Eduardo Restrepo tiene ochenta y seis años.

Imagina y construye.

Barcos a escala.

El primero que hizo fue a mediados de los ochenta. Trabajaba en una compañía petrolera cuando decidió comprar un modelo para principiantes del Golden Hind, el galeón con el que el corsario Francis Drake asedió las costas de América en el siglo XVI. 

Ese barco fue una lección de paciencia y también el lienzo de su primer arrebato creativo. Para darle un color más natural a los trozos de tela que harían las veces de velas, Restrepo las tiñó con té para volverlas más opacas, como curtidas por el sol y el salitre. Sin embargo, al cabo de un tiempo su método para envejecer artificialmente la tela dio como fruto una degradación real: sobre las velas, inscritas con las iniciales rojas de Elizabeth Regina, empezaron a aparecer colonias de hongos. 

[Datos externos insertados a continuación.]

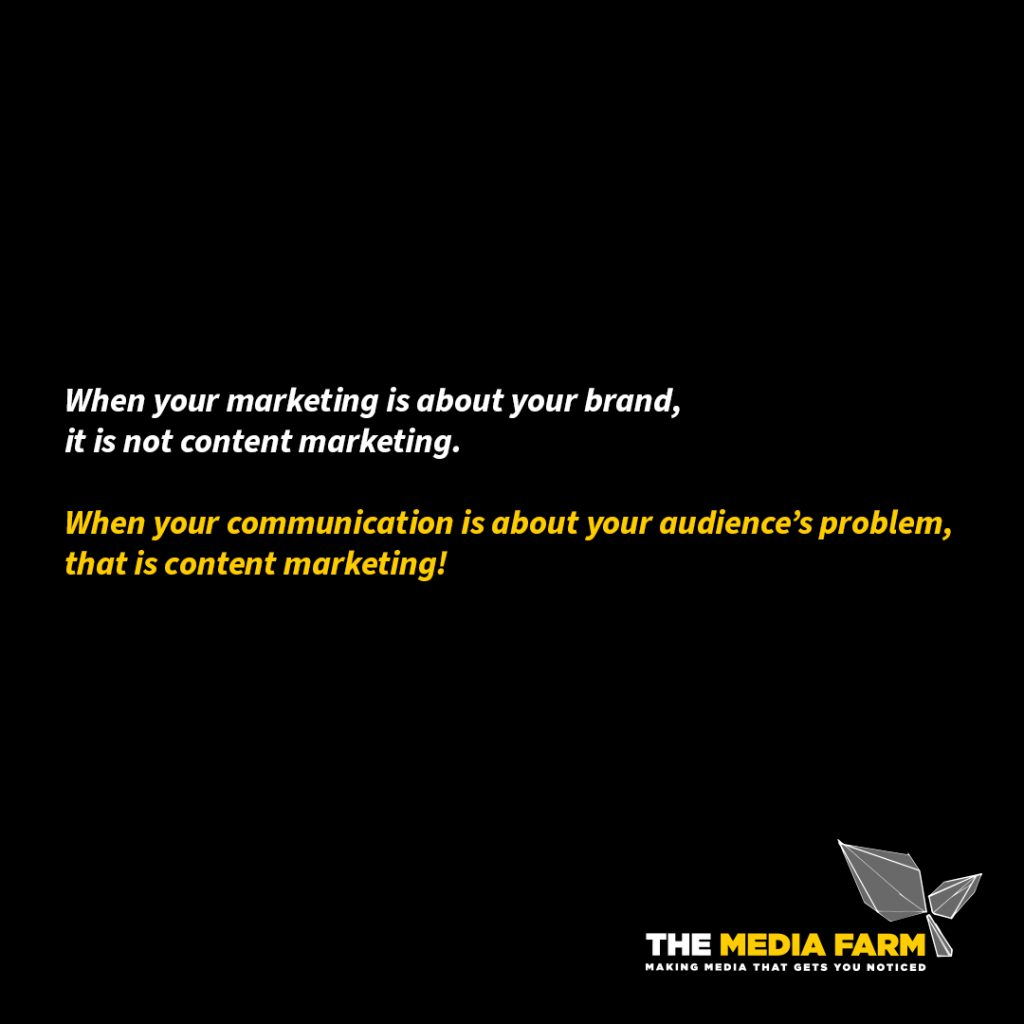 The Media Farm | When your marketing is about your brand, it is not content marketing.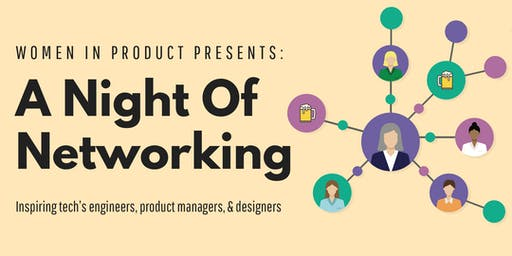 Women in Product Presents: A Night Of Networking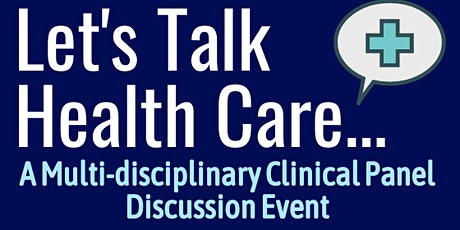 """Lets Talk Health Care... A Clinical Leaders' Pers tickets"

Las manos de Eduardo Restrepo son duras como cascos de fragata. La artrosis, ese dolor que heredó de su madre y que ha compartido con sus hermanos, se empecina en petrificarle los nudillos, en hacer de su puño un mazo cerrado.

Aunque su interés por esta labor pueda dar la impresión de un hombre pasivo, reticente a las posibilidades del mundo exterior, lo cierto es que su vida ha transcurrido en el campo remoto, entre máquinas enormes y ruidosas. Estudió mecánica en Estados Unidos y durante mucho tiempo trabajó en Ecopetrol. Al retirarse, lo reclutaron para la construcción del incipiente oleoducto Caño Limón-Coveñas, que recorta toda una esquina de Colombia con una línea dúctil de más de setecientos kilómetros. Luego montó minas de cobre en Chile y arregló bombas centrífugas en la Patagonia. Y así estuvo hasta los ochenta y un años, recorriendo el continente para ensamblar monstruos de acero y asesorar proyectos que aparecerían en las pesadillas de un miniaturista.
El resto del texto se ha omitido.